So, apparently the dozen lawsuits filed by various Vatican-led persons, in the names of Catholic institutions also led by men, challenge the regulations published under the Affordable Care Act requiring that all plans and policies offered by Employers to their Employees shall include preventive health services for women. The ACA mandates that preventive health services for women be provided. Specifically, the ACA mandates that preventive health services for women be included in such policies and plans, as are recommended by the Health Resources and Services Administration. See the post here on May 24, 2012 , "The Faith of ACA: Good Faith, Bad Faith, no Faith?".
The HRSA has determined that preventive health services for women must include contraceptive services. See Download Institute of Medicine July 2011 Report Brief with Recommendations Commissioned by HHS. As required by Congress in the ACA, Federal agencies charged with implementing the ACA have required in regulations that preventive health services for women must include contraceptive services. These are apparently the regulations challenged in the lawsuits.
Anyone familiar with the process of how administrative agencies promulgate rules and regulations, is familiar with required "comment periods". These are periods of time during which comments must be solicited from the public on proposed regulations, before those regulations can become final. Accordingly, there was a proposed comment period before the challenged regulations became final.
The self-proclaimed Catholic organizations took the opportunity to comment, as did others. See, e.g., Download Catholic Medical Assn.09.17.10 Letter.(taking position against providing contraceptive services as a part of required women's health coverage); Download Religious Coalition for Reproductive Choice.09.17.10 Letter. (taking position in favor of providing contraceptive services as a part of required women's health coverage). After the comment period was over, the Federal agencies carved out an exception for "religious employers". According to newspaper reports, the Obama Administration went further after some persons objected, who described themselves as Catholic officials; the Obama Administration expressed its willingness to require only Insurance Companies to offer contraceptive services, not to require (apparently) that all Employers offer plans and policies containing provisions for contraceptive services. See Editorial, "For Contraceptives, a Catholic Exception?" (Los Angeles Times Online, posted Wednesday, May 30, 2012).
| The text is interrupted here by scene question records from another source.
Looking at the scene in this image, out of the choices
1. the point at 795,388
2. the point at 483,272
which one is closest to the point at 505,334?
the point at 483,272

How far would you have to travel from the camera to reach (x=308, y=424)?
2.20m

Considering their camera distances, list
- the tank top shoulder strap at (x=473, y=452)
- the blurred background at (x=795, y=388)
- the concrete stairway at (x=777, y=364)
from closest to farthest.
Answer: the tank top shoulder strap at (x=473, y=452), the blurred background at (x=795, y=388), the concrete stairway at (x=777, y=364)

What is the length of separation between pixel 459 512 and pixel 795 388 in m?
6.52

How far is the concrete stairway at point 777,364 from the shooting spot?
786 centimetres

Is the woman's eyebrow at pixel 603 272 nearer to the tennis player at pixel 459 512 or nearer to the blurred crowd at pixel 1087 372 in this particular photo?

The answer from these self-described officials came when they filed their lawsuits to challenge regulations that do not take effect until late in 2013 at the earliest, in 12 different Courts where one would have been enough, in an election year.
Well, defenses aside for the moment, here is a proposed solution to the pending plaintiffs and their prey, the Obama Administration:
Rescind the "religious employer" exemption.
The Affordable Care Act does not contain any exemption. See "Congress Did Not Exempt Anyone From Women's Health Requirements," posted on Insurance Claims and Issues Weblog on May 23, 2012. Arguably, there is no authority for promulgating a regulation that does contain an exemption, even an exemption for "religious employers". See "They Should Be Ashamed," posted on Insurance Claims and Issues Weblog on May 21, 2012. That would squarely put the burden on these plaintiffs to prove that when they act as Employers, they should be treated differently from every other Employer offering Health Insurance to Employees in the United States.
Let them try to prove that, if they can.